Discuter avec lui aurait été promouvoir les Frères musulmans et leur idéologie rétrograde ainsi que leur vision du monde constantinienne (unus regio cujus religion, le prince étant ici l’Islam comme ce fut jusqu’à récemment Rome pour d’autres). Desquels frères d’ailleurs le théologien en question ne se réclamait que de loin et modérément, mais comme il est le petit fils du fondateur… il avait ça dans le sang en quelque sorte. Donc débattre avec lui ou en sa présence, quoi qu’on aie dit et défendu, c’était promouvoir les Frères Musulmans, du coup – glissement pavlovien chez les racistes contemporains - pas loin de promouvoir Daesh et l’Islam fasciste dont d’ailleurs, soit dit en passant, les premières victimes sont… des musulmans.

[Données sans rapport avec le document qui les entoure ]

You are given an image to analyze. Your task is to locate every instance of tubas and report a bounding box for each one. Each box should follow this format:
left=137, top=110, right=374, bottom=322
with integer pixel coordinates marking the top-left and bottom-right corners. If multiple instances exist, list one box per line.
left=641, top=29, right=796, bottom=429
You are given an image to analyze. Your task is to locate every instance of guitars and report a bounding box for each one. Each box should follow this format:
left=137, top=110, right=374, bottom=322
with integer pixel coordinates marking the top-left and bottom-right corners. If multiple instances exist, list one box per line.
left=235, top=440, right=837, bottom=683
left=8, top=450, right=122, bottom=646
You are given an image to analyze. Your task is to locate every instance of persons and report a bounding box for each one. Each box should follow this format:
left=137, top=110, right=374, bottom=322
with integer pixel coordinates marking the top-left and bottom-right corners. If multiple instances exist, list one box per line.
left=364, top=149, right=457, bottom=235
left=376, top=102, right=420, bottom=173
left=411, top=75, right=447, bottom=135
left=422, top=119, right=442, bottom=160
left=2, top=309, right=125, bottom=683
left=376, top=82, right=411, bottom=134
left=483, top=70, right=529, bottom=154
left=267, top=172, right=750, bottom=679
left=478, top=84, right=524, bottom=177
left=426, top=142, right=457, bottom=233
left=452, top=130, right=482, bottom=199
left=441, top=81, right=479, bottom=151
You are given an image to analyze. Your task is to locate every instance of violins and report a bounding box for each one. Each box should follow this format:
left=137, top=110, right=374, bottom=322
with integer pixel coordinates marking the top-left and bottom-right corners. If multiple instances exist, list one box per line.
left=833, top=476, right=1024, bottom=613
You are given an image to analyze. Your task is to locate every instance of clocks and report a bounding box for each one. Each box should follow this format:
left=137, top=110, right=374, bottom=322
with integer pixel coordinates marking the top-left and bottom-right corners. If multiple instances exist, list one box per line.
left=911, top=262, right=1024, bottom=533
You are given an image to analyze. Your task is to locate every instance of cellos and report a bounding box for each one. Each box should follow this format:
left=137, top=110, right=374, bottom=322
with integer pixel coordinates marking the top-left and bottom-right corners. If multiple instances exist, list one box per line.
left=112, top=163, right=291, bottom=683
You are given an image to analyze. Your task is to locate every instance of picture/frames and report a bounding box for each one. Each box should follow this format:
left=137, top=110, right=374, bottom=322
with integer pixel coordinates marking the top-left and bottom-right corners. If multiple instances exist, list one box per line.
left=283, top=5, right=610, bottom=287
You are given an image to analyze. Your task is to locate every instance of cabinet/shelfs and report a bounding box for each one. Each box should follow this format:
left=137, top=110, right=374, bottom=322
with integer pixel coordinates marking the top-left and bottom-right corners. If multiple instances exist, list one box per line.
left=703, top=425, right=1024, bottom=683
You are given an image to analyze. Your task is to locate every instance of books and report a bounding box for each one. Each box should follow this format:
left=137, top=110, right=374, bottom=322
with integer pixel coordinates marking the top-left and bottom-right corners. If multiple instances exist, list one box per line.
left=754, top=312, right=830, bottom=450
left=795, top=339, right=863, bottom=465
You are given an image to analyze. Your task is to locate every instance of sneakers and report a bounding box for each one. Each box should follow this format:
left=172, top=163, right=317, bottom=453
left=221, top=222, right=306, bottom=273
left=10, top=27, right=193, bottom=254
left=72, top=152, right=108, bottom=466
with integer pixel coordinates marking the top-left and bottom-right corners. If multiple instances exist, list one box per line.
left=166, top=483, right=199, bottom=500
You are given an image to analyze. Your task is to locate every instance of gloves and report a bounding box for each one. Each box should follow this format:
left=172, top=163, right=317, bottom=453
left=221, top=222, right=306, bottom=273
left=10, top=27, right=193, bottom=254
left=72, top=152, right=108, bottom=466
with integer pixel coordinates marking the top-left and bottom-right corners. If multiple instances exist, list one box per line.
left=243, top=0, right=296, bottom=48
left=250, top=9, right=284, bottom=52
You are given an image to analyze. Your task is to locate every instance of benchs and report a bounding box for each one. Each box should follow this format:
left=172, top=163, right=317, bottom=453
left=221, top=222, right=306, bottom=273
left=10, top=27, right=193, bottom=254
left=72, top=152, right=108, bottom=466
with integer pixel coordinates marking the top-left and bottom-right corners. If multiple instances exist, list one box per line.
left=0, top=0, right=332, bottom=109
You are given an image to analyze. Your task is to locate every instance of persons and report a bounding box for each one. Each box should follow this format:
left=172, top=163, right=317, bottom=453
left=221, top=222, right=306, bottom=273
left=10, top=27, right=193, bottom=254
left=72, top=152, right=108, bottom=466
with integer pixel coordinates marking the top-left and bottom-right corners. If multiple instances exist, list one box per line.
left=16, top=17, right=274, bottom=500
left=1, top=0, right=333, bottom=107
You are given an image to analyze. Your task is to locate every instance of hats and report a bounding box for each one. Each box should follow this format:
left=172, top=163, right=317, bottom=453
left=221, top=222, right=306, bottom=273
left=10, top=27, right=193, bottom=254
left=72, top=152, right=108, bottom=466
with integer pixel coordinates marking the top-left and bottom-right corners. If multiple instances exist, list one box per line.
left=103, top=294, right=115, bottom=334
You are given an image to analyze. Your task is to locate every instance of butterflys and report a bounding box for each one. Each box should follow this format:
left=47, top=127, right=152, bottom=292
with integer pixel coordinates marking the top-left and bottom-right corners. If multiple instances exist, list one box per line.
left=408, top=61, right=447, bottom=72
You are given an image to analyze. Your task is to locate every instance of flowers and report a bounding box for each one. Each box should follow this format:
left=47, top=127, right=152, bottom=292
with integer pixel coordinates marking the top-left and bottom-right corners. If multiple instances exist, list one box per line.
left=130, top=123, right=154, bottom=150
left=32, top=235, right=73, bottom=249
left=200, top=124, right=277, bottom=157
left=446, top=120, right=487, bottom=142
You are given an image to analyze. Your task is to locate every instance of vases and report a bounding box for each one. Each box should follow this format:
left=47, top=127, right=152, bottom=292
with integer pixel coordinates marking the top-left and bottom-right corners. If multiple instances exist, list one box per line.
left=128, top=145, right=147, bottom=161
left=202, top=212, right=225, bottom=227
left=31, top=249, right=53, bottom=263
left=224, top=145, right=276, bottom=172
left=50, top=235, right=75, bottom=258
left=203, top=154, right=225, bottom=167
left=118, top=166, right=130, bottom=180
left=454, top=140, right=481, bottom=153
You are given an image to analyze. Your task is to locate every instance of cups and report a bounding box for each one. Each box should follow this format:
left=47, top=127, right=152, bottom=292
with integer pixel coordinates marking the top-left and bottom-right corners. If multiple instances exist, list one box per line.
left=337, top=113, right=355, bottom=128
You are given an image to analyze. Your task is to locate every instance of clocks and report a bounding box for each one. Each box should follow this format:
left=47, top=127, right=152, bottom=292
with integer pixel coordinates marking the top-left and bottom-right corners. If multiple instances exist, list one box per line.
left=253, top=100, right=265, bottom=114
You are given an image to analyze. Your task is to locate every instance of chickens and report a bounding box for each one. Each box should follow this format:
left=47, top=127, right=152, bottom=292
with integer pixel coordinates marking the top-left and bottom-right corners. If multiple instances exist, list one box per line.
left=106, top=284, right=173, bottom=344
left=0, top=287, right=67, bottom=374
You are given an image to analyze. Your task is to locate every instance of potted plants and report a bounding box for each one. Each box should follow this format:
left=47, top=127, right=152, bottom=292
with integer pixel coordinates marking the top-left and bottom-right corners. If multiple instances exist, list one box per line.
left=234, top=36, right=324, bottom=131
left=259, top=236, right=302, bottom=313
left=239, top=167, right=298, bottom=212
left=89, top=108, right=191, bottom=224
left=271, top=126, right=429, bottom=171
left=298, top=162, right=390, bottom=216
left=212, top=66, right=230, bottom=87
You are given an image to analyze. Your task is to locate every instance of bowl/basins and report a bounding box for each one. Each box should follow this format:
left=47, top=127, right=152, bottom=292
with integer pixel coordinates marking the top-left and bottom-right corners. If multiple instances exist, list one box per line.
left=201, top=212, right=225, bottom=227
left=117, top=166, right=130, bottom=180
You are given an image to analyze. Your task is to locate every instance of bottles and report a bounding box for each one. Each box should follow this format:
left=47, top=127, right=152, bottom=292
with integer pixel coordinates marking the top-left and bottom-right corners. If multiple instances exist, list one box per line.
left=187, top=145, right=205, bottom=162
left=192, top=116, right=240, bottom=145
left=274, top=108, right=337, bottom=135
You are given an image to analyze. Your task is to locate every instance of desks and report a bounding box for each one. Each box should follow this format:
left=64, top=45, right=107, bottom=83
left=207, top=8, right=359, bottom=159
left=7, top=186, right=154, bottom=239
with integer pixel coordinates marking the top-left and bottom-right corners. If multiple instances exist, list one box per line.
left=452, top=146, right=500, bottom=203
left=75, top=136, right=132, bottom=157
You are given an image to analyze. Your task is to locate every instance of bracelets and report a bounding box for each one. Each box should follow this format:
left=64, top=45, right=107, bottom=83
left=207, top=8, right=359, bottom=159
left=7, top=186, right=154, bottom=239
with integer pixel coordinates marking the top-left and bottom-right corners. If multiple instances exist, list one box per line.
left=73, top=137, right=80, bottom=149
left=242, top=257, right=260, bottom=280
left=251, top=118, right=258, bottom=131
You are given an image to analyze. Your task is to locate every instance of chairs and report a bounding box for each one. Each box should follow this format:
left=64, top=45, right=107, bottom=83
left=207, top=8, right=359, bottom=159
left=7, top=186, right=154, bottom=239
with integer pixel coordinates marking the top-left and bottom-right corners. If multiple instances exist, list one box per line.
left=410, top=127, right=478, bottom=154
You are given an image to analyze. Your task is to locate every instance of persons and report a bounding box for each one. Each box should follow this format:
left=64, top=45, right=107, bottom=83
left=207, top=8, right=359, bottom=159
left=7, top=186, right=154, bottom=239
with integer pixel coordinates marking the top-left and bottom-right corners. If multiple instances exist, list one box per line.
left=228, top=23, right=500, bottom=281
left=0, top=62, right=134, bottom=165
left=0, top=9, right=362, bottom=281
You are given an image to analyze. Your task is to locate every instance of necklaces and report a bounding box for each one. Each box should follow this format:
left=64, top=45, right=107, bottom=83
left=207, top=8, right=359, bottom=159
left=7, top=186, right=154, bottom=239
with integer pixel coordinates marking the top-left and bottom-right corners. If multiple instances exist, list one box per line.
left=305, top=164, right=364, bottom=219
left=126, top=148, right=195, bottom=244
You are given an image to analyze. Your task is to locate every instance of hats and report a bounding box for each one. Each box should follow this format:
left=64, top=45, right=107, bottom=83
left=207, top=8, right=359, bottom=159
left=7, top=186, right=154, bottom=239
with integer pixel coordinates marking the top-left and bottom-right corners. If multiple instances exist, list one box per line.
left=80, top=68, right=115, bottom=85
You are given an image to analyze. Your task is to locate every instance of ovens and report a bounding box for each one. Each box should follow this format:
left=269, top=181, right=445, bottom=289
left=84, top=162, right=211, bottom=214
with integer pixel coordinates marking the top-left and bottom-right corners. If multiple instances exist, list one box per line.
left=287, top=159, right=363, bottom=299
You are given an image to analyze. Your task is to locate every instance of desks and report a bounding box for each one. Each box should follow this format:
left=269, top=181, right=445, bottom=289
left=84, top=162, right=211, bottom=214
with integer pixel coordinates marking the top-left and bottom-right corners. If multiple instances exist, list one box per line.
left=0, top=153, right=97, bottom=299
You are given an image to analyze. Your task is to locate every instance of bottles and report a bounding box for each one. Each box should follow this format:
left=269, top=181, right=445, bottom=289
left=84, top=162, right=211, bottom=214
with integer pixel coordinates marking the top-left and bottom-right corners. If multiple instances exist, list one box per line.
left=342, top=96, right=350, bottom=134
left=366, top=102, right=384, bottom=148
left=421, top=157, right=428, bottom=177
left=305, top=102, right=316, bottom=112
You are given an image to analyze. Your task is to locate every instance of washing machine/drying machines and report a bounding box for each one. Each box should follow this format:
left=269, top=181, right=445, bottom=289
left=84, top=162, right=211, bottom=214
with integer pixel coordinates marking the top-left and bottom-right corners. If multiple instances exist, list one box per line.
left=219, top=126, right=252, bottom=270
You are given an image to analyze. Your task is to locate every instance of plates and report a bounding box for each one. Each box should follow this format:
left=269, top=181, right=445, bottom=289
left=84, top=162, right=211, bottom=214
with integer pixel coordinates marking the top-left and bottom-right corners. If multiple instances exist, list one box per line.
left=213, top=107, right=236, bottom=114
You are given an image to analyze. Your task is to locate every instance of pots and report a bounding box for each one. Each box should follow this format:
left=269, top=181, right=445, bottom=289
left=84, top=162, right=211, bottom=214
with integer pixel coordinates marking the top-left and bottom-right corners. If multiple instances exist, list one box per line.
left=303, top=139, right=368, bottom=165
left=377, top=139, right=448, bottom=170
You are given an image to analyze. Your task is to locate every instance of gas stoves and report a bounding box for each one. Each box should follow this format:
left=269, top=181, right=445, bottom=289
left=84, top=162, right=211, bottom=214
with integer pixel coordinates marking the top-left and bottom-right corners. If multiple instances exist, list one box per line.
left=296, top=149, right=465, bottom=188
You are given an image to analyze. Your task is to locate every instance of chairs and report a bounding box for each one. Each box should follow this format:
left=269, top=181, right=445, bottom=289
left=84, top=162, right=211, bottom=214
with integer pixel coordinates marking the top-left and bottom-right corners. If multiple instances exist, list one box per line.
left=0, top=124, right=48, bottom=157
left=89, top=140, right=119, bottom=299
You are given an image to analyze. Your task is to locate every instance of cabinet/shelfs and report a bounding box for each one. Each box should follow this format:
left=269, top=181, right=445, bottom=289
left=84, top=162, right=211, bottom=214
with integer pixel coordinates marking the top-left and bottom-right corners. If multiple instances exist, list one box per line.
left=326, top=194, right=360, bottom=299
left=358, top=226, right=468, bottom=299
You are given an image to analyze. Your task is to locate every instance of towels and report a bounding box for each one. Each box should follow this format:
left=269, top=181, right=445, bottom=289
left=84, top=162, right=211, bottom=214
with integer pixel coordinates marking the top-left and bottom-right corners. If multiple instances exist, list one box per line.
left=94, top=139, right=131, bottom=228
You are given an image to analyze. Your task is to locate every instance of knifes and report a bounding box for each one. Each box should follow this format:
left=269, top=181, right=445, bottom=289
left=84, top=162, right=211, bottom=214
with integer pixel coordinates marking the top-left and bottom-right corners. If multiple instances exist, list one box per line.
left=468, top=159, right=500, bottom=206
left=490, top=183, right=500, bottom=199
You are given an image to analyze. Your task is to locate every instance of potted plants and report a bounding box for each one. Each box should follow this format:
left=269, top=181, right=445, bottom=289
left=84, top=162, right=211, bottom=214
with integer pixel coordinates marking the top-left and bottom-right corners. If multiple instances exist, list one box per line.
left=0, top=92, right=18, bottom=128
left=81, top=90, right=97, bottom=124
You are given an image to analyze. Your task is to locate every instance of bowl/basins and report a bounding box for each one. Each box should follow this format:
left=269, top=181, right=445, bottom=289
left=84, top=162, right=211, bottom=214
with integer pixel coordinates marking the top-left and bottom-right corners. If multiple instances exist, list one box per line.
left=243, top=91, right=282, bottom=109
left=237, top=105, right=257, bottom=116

Ainsi de suite.

La proximité tiendrait en ce que ce théologien n’aurait pas seulement été musulman (ce qui semble quand même défriser beaucoup nos accusateurs) mais il aurait pratiqué le double langage : en gros européen moderniste d’un côté et musulmano-rétrograde de l’autre. Dès lors prendre au sérieux ses arguments, débattre de ce qu’il dit et écrit, pire débattre avec lui aurait été cautionner son double langage, donc la face sombre de son discours, donc les Frères musulmans, donc Daesh ainsi de suite.

Un scandale.

Il y en a qui ont le scandale sélectif pour ne pas dire très orienté.

Jean-Paul II en son temps a non seulement cautionné mais honoré le fondateur mexicain des légions du Christ dont on savait déjà, sinon plus, qu’il était couvert d’accusations quasi plus infâmantes que celles que subit le théologien musulman, sans parler des autres « scandales » de l’église romaine. On n’a pas entendu nos accusateurs sur ces sujets ni sur JP II, ni sur ces Légions ni sur ces congrégations au travail semi souterrain comme l’Opus Dei, fraternité occulte, richissime, passée allègrement entre les gouttes des effrondements de dictatures comme celles de Franco, du Portugal, de Pinochet, des militaires argentins… Ni sur ce que signifie concrètement en morts, épidémie, contaminations l’obstination obtuse de ces hiérarques religieux lorsqu’ils terrorisent des populations en brandissant des interdits comme à la contraception, l’avortement, la capote…

Quant au double langage… il est le propre et le dernier recours des religions acculées par la raison moderne, le droit, la justice, l’égalité. Nul ne s’est beaucoup scandalisé de celui que pratique avec une extrême habilté l’actuel pontife sur les questions des femmes, de leur libre disposition de leur corps, une éminence brésilienne et une autre étatsunienne pouvant tranquillement asséner qu’une femme violée se faisant avorter était une criminelle sans que nos accusateurs ne montent au créneau. Illustration saisissante de ce double langage lorsque le pape sussure « qui suis-je pour juger les gays » tout en maintenant dans la doctrine romaine que l’homosexualité est un « désordre intrinsèque » contraire au dessein de dieu ?

 Leur mansuétude serait-elle la marque de leur part d’une certaine « proximité » pour le coup avec ces faux prophètes là ?

Allons, il faut continuer à débattre/polémiquer avec les religieux qu’ils soient de droite extrême soutenus en sous main par la hiérarchie romaineet les grandes confréries catholiques comme Sens commun, ou, par exemple, se situent à gauche comme le PIR aux phobies inquiétantes, sans se laisser intimider par ceux qui voudraient nous « exclure du débat public » et nous « faire rendre gorge ».